2) Change in amount or color of urine
Urine is a great indicator of hydration, since most water that leaves our body goes through our kidneys. When well hydrated, your urine will be clear and pale yellow in color. If dehydrated, it will be darker yellow and may have a stronger odor, as it is more concentrated. Dehydration also causes decreased urine output.
3) Fatigue or sleepiness
Fatigue is usually from another cause, but it might be, at least in part, dehydration. Research shows that losing only 1 to 3 percent of our body weight in water can cause fatigue. And, if you are exercising and dehydrated, you will have less endurance than if you were well hydrated.
Dehydration may trigger headaches in people who are headache-prone.
5) Change in skin elasticity
We all know the importance of well-hydrated skin. When dehydrated, your body moves water from the skin to more important internal organs. Well-hydrated skin will snap back to normal after being pinched. If your skin takes more than a half-second to snap back to normal, then you are too dry.
6) Muscle cramps
Cramps caused by dehydration most commonly occur with excessive sweating, when you lose both water and sodium.
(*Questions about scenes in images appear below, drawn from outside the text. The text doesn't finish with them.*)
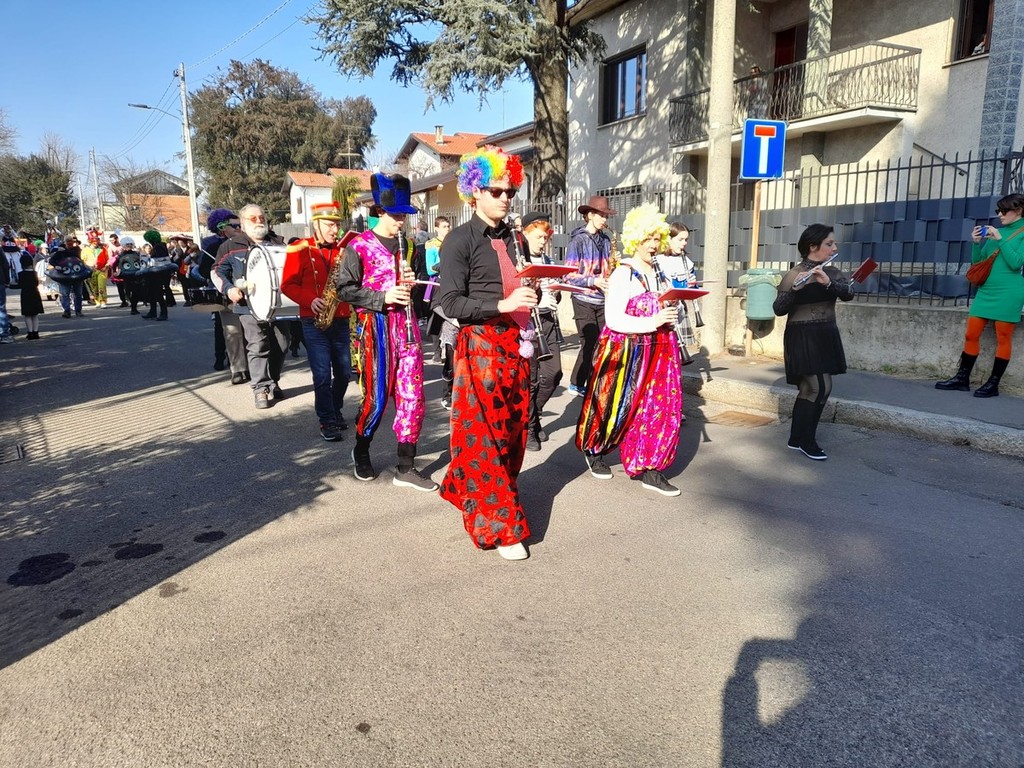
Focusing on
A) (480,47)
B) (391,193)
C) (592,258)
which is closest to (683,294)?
(391,193)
Muscle contraction relies on a good electrolyte balance, and sometimes, when you are depleted, your muscles may contract involuntary, resulting in a cramp.
7) Feeling light-headed, dizzy, or fainting
Dehydration may lower your blood pressure, most notable when you change from lying down to standing. More severe dehydration may cause more drastic drops in blood pressure, with blurred vision, nausea, and fainting.
8) Confusion, irritability, difficulty concentrating
Brain functioning can drop significantly with dehydration, and older adults may commonly show confusion. We all have greater mental clarity when well hydrated.
9) Rapid heart beat or palpitations
A dehydrated person’s heart will beat faster to try to compensate for the lack of fluid in the body. Low fluid levels means less volume in your blood vessels, and your heart beats faster to push the (contracted) blood through your system.
Best indicator of hydration
Probably the single best indicator that you are well hydrated is that your urine is pale yellow in color. If darker, you likely need to drink more water.